Combined Perspiration and Light Fastness Testing
topic
Combined perspiration and light fastness (ISO 105-B07, Perspiration Light Fastness, PLF) tests the synergistic degradation of dyed textiles under simultaneous artificial perspiration and light exposure — simulating the real-use conditions of summer sportswear, swimwear, and underwear worn during outdoor activity in direct sunlight with perspiration soaking the fabric.
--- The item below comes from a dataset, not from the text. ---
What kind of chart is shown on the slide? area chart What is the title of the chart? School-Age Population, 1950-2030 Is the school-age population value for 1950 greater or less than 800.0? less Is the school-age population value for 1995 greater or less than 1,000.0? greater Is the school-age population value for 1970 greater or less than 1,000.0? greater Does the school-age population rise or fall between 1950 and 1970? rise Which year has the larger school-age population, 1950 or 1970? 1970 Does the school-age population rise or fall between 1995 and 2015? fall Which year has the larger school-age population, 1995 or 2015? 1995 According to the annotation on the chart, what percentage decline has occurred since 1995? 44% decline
ISO 105-B07 procedure: specimen impregnated with ISO 105-E04 acid perspiration solution (pH 5.5) to 100% WPU, sandwiched between glass plates in xenon arc exposure frame, irradiated in xenon arc chamber (Q-Sun, Atlas Ci4000) at 0.35 W/m²/nm at 340 nm, 45°C blackboard temperature, 60% RH — test durations 1, 2, 4, 8, 20 AFU. Assessment: grey scale colour change versus unexposed dry specimen. Synergistic PLF degradation: reactive turquoise (Cu-phthalocyanine reactive dye on cotton) — xenon arc light fastness grade 5 (excellent), perspiration fastness grade 4 — combined PLF grade 3 at 4 AFU (synergistic 1–2 grade degradation from Cu chelation accelerated by UV photocatalysis in wet conditions). Reactive blue 163 (standard mid-blue) PLF grade 3–4 — typical mid-performance; vat dyes (Indanthrene Blue CLF) PLF grade 5–6 — best combined resistance. AATCC TM125 (perspiration lightfastness, similar wet xenon arc approach, used by US brands for swimwear specification): condition specification 4 AFU exposure, grade ≥ 4 minimum for premium swimwear. Swimwear PLF specification: chlorinated water plus UV exposure (AATCC TM162 chlorine fastness + ISO 105-B07 combined): grade ≥ 3-4 for mainstream swimwear, grade ≥ 4-5 for premium competitive swimwear with 200+ hours UV exposure claimed service life.
Role
Combined perspiration-light fastness testing captures synergistic colour degradation mechanisms that individual perspiration and light fastness tests completely miss — providing the critical quality data for summer sportswear and swimwear where simultaneous UV and perspiration exposure is the primary in-use condition, making PLF testing the most technically realistic and predictively valid fastness test for the $35 billion global activewear and swimwear market.